Enterprise-software company Compuware (NASDAQ:CPWR) has enjoyed a good move in its stock since July, while the software sector as a whole has been in rally mode. But the company is wrestling with some troubles in a few of its sectors that will probably result in muted top-line growth.

In the fiscal third-quarter earnings report released last week, revenues increased 3% to $315.1 million, and net income fell from $37.7 million to $36.5 million. However, earnings per share increased from $0.10 to $0.11 because of a reduction in the number of shares outstanding, from 388.3 million to 343.1 million. There was also some pickup in license revenues, which went from $83.3 million to $86 million. This move is important, because it generally means ongoing service and maintenance fees for the company.

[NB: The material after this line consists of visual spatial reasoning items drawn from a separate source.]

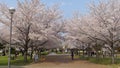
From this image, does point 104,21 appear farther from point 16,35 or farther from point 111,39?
point 16,35

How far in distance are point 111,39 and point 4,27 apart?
1558cm

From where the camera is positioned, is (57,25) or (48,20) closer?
(48,20)

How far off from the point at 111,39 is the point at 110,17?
273 cm

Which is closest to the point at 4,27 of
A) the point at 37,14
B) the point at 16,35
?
the point at 16,35

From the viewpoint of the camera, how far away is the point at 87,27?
116 feet

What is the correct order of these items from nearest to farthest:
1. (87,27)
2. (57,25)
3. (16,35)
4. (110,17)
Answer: (110,17) < (87,27) < (16,35) < (57,25)

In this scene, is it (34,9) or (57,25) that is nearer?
(34,9)

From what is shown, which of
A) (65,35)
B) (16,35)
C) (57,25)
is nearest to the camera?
(16,35)

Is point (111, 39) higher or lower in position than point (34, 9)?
lower

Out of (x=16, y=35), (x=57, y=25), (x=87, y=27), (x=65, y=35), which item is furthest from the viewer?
(x=65, y=35)

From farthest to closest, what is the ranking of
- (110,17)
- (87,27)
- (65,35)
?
(65,35) → (87,27) → (110,17)

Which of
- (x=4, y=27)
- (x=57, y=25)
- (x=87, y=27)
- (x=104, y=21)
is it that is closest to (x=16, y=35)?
(x=4, y=27)

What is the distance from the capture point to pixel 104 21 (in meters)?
33.5

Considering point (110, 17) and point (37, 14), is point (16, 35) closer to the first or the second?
point (37, 14)
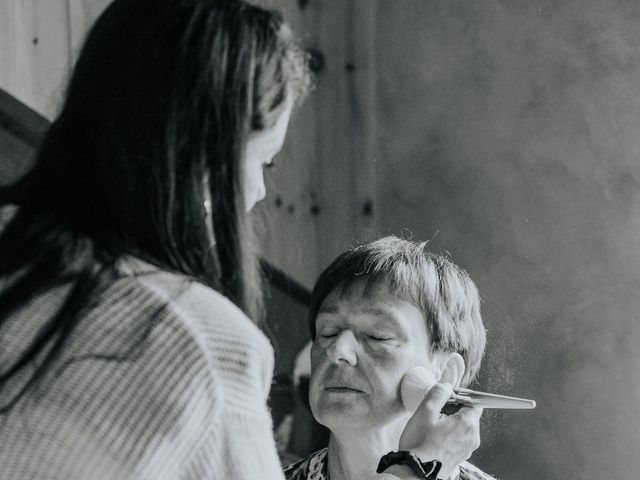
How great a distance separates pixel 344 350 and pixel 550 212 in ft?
1.90

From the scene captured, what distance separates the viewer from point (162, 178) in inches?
28.3

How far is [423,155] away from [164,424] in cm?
134

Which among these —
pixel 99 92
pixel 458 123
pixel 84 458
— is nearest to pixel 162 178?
pixel 99 92

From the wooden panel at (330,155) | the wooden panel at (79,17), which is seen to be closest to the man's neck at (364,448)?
the wooden panel at (330,155)

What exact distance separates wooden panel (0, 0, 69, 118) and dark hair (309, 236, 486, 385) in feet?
1.78

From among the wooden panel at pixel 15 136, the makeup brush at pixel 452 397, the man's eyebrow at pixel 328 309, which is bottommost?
the makeup brush at pixel 452 397

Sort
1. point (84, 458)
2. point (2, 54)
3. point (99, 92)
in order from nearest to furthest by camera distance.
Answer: point (84, 458) → point (99, 92) → point (2, 54)

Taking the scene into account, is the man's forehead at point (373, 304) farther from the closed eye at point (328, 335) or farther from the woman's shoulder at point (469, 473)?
the woman's shoulder at point (469, 473)

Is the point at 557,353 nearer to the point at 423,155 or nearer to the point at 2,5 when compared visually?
the point at 423,155

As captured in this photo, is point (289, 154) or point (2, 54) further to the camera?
point (289, 154)

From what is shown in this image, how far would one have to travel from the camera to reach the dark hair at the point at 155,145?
0.71m

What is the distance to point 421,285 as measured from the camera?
5.07 feet

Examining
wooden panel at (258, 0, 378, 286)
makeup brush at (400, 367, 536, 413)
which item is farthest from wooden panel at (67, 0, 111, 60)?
makeup brush at (400, 367, 536, 413)

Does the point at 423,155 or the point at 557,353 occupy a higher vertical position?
the point at 423,155
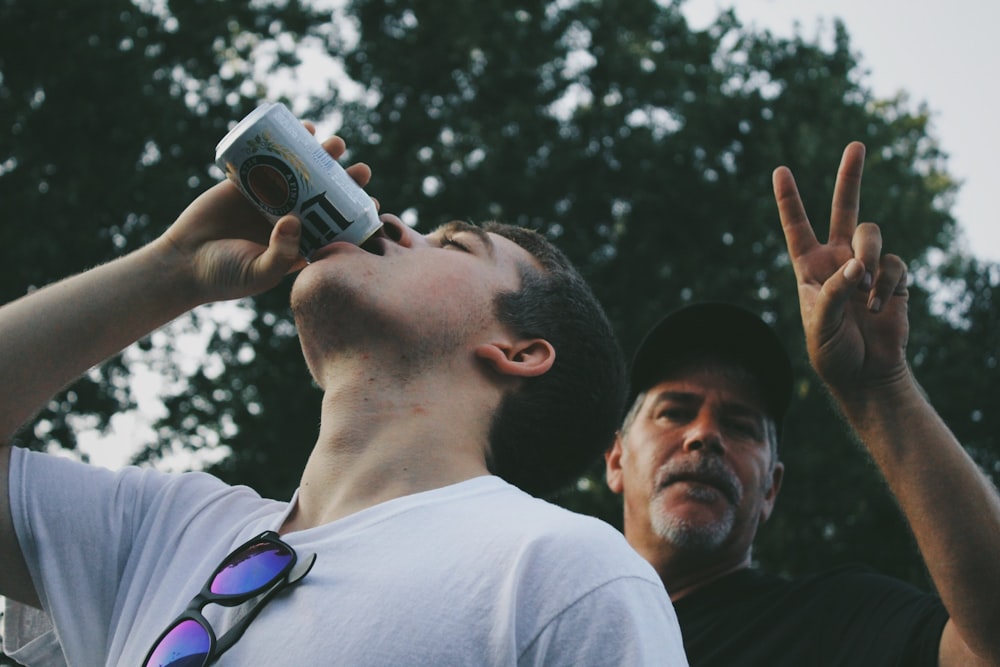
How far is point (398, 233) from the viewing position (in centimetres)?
242

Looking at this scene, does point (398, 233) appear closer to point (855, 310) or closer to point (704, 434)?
point (855, 310)

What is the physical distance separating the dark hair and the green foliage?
10460mm

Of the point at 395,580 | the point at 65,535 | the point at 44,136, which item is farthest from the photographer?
the point at 44,136

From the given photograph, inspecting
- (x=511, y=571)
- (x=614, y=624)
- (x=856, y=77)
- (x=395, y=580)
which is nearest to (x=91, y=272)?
(x=395, y=580)

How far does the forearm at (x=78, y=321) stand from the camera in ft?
7.16

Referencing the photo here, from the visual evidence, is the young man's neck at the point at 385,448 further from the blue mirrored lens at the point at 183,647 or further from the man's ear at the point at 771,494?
the man's ear at the point at 771,494

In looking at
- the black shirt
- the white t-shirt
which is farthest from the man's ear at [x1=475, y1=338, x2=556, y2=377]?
the black shirt

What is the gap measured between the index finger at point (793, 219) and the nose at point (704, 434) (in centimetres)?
81

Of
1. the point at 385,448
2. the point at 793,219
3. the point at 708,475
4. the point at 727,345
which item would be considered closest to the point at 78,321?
the point at 385,448

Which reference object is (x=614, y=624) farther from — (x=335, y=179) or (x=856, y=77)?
(x=856, y=77)

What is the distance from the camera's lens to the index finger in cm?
266

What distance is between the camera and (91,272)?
2.38 metres

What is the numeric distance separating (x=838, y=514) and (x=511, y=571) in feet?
50.0

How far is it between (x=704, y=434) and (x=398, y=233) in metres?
1.39
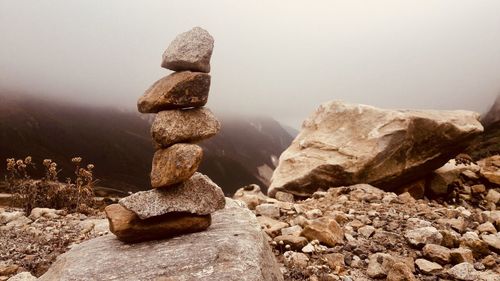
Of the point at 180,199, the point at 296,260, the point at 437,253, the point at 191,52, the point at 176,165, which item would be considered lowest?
the point at 296,260

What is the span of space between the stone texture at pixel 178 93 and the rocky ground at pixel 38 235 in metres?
4.35

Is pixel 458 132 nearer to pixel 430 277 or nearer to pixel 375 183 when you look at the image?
pixel 375 183

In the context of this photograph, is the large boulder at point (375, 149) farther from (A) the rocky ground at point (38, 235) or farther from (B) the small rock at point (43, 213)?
(B) the small rock at point (43, 213)

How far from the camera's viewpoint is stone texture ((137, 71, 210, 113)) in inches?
303

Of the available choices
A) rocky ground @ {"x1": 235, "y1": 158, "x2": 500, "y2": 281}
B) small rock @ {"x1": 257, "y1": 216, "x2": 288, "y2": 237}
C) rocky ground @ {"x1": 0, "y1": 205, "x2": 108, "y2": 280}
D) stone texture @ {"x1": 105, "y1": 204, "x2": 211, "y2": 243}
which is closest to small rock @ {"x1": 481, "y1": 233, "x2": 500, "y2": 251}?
rocky ground @ {"x1": 235, "y1": 158, "x2": 500, "y2": 281}

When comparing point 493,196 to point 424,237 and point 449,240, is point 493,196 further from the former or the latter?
point 424,237

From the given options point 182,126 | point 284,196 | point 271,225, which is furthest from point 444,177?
point 182,126

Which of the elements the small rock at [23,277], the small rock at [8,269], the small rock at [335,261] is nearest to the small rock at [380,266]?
the small rock at [335,261]

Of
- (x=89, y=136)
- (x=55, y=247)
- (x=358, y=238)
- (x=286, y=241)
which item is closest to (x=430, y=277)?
(x=358, y=238)

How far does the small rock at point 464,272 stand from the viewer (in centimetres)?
798

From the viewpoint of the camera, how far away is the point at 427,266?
8.42m

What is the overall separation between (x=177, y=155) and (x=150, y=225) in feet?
4.35

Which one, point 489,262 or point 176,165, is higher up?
point 176,165

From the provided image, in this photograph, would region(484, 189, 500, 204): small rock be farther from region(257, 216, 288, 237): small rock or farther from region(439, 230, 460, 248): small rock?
region(257, 216, 288, 237): small rock
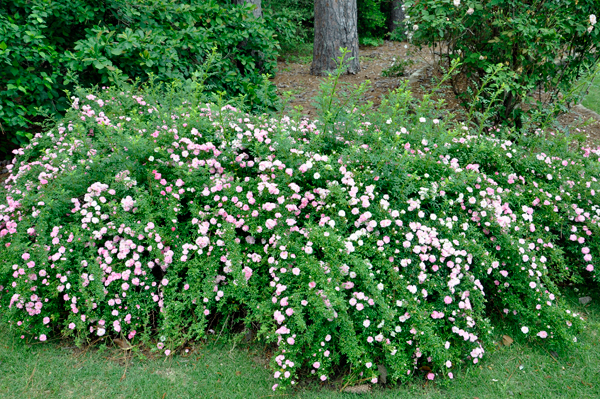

Founded in 1973, Compuware is now a mix of businesses, including software tools to build business applications, systems that monitor and provide reports on information technology (IT) infrastructures, and Covisint, which is a platform that helps to improve supply chains and customer interactions.

Compuware also has a professional-services business, but roughly 40% of its revenues come from the Michigan area, which has been severely affected by the problems with Ford (NYSE:F) and GM (NYSE:GM). And according to the Compuware conference call, there is no visibility as to when things are expected to improve in this area.

Another issue is Compuware's sizeable mainframe business. The weakness in this division -- marked by a 25% drop in license fees -- dampened the overall software-license growth in the fiscal third quarter. Not only does the company have tough competition from the likes of BMC (NYSE:BMC), but the mainframe business is mostly a mature segment.

There is a bright spot, however, in the firm's Covisint division. On the conference call, the president of the division, Bob Paul, was upbeat -- especially on the past two quarters. Covisint is also moving into health care, where it can help to reduce costs through better management of patients and payers. In the fiscal second quarter, the division picked up 17 new health-care customers, including Louisiana Medicaid and United Physicians Group.

No doubt, the health-care industry presents a big market opportunity. But it will take some time for this opportunity to pay off, because of the long sales cycles and complex regulations.

Compuware does generate substantial operational cash flows. For the full year, the amount should be about $200 million. In turn, the company has been aggressively buying back its shares -- $405 million worth in the past six months.

While this is good, the fact remains that the mainframe and professional-services business will be a drag on performance. Yet interestingly enough, it appears that investors are looking past these issues.

Actually, with the wave of software mergers and acquisitions from big players such as IBM (NYSE:IBM) and Oracle (NASDAQ:ORCL), Compuware could be buyout bait. The company certainly has a large customer base and steady cash flows. However, if such a scenario does not pan out -- as is often the case with buyouts -- then we are still left with a company that has few prospects for growth.